お馬さんも衛兵さんたちに蹴り飛ばされたのか軽い捻挫をしていたので治療を施し、馬車も元通りに直したところ、また怒声が響いたのです。
「てめぇ!! やるってのか˝あ˝ああ!!」
「全員、殺してやるよ」
なぜ!? 私が慌てて先ほどの場所へ戻ると、レニくんの背中に少女が抱きつき、レニくんの手の中ではまた一人男性が泡を吹いて意識を失っており、剣を構えた衛兵さんたちにレニくんと少女は取り囲まれていたのです。
(この一瞬で何があったのですか!?)
「レニくん! どうしたのですか!? 事情を説明していただきたいです!」
「あ、ミクちゃん。だってさ、こいつら意地悪なんだよ。この女の子も街に入りたいって言っているから入れてあげてって言ったのに、この子は許可証が無いから入れてあげないって言うんだ。だからさ、こいつら全員、殺してやるんだよ、いいでしょ?」
ドサッと無造作に落とされた男性はかわいそうですが、レニくんの逆鱗に触れてしまったのですね。
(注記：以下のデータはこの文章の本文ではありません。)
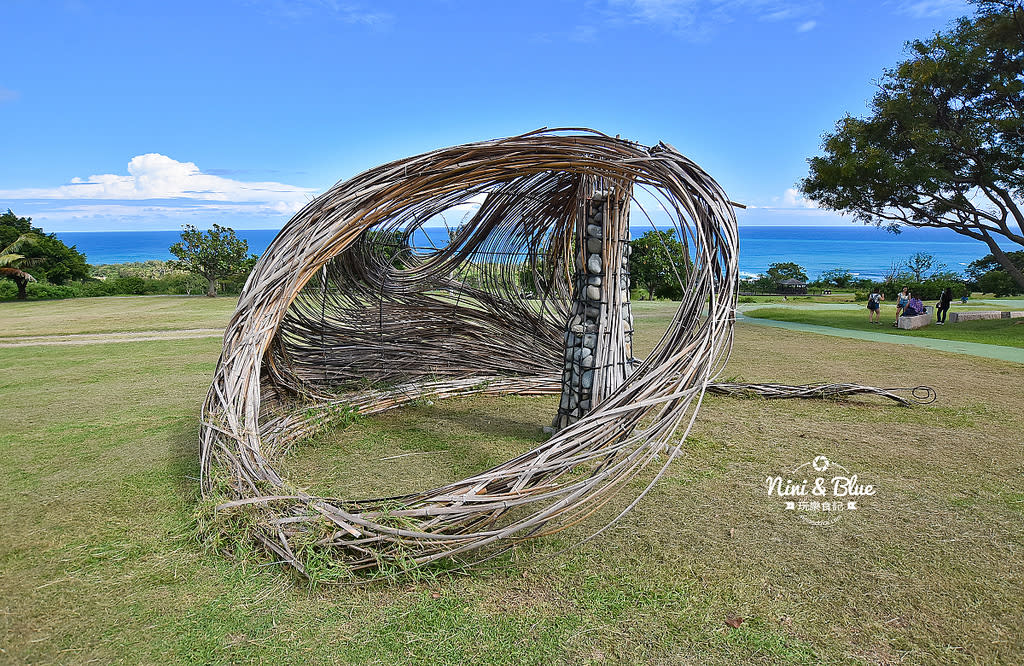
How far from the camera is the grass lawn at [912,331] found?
9555mm

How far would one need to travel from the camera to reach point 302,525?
262 centimetres

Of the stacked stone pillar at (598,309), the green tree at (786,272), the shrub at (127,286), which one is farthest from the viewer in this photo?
the green tree at (786,272)

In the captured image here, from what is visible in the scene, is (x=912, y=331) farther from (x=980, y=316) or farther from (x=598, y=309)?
(x=598, y=309)

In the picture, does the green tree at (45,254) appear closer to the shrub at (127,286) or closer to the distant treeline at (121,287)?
the distant treeline at (121,287)

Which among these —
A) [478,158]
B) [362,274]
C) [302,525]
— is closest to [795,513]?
[302,525]

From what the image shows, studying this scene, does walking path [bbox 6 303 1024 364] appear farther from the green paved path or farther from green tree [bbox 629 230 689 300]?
green tree [bbox 629 230 689 300]

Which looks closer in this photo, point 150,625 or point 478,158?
point 150,625

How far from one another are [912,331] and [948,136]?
3615 millimetres

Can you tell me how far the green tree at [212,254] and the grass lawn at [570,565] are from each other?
49.7 ft

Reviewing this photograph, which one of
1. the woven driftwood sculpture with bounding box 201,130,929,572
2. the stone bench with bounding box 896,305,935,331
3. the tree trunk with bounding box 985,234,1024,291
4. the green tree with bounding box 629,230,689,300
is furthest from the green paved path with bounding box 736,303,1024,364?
the green tree with bounding box 629,230,689,300

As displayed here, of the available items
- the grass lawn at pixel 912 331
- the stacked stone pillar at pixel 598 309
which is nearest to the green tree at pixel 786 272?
the grass lawn at pixel 912 331

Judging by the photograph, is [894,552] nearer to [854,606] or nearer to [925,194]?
[854,606]

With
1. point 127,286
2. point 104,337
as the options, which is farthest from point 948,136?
point 127,286

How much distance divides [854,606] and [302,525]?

「殺す必要はありませんよ。そちらの気絶された男性は書簡の内容をご存じなかったのでしょう。私たちの許可証には勇者様に同行するものすべてを通すように書いてあります。勇者様がお望みなのでしたら、そちらの女性も街に入れるはずですよ」
そうですよね、と私は先ほど書簡を確認された団長格の男性に笑顔で同意を求めたのですが、男性の方はあまり好意的ではない笑みで返してきました。
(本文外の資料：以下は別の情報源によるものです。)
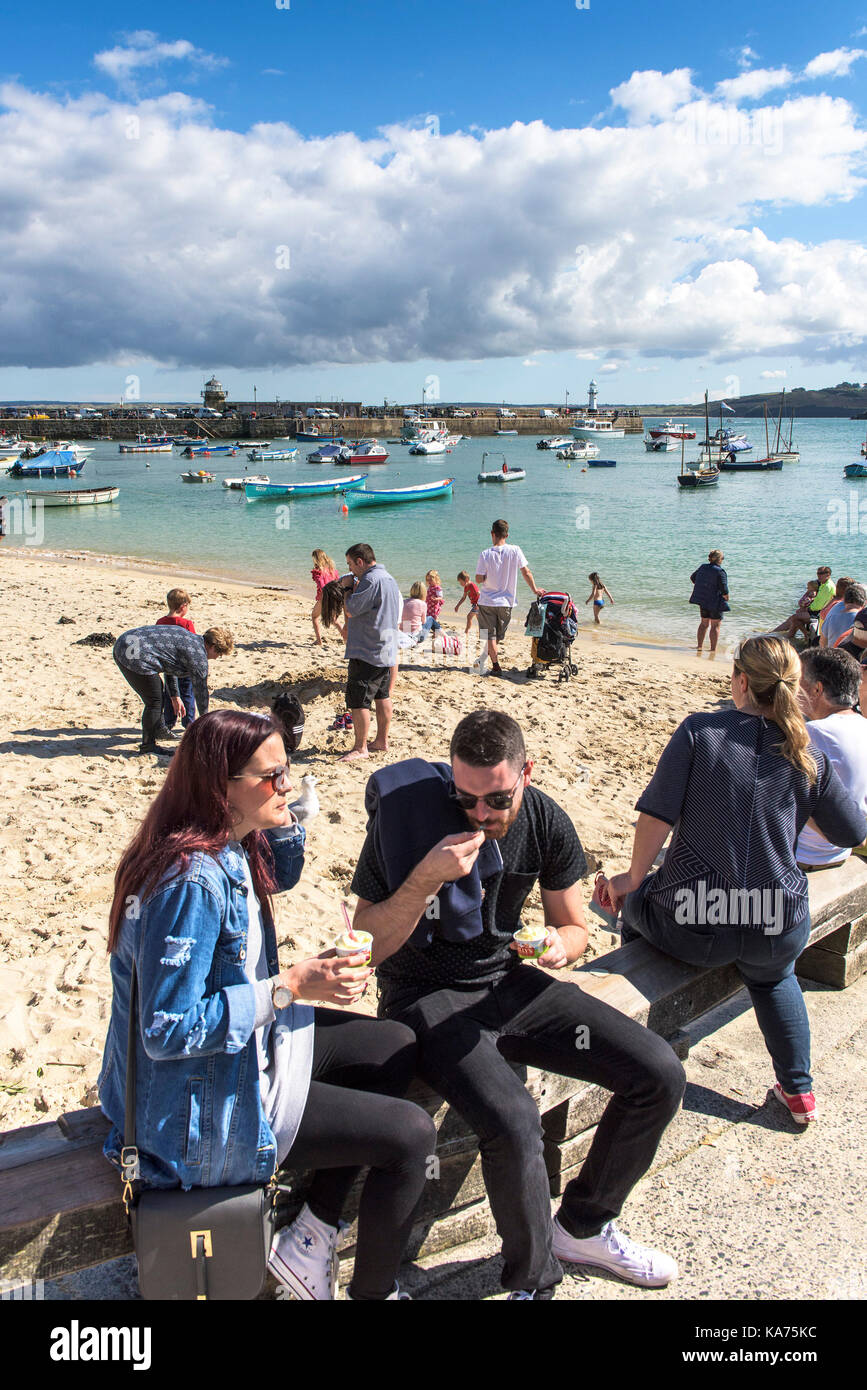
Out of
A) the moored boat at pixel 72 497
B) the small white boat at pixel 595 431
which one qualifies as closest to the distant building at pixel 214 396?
the small white boat at pixel 595 431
「そんなこと書いてあったかぁ? 勇者の同行者の名前が記載されているものと、しっかり書かれていた気がするなぁ。ああそうだぜ、国王様がそんなあやふやな書簡を寄越すはずがねぇ。同行者の名前が記載されていなきゃ通せない。そう書いてあった」
「そんなはずありません! では書簡を私にもう一度確認させてください!」
「ダメだ。あんたらの身柄はもううちの領主様の預かりになった。この書簡も今は領主様の預かりだ」
むむぅ。確かにレニくんのいう通り、ここの人たちは少しばかり意地悪なようです。
というより、おそらくこれはイライアスさんの行いが悪かったので、私たちはとばっちりを食らっておりますね。
「よし殺そう」
だからといって殺してはいけません!!
「レニくん、」
続ける言葉を本当はどうしようか悩んでいたとき、その爽やかな声は私の頭上から響いたのです。
「一介の衛兵団長如きが我が国王様のお言葉を曲解するというのかい?」
「誰だてめぇ!!!?」
そこにいたのは白銀のマントを翻し、青銀の甲冑に身を包む東の王国の騎士様のお姿。
「オレは東の王国王室騎士団、第三騎士隊、騎士隊長、アクセル・ロスバレットだ」
もう何度も助けて頂いた、麗しい銀髪のイケメン騎士さんと再会したのでした。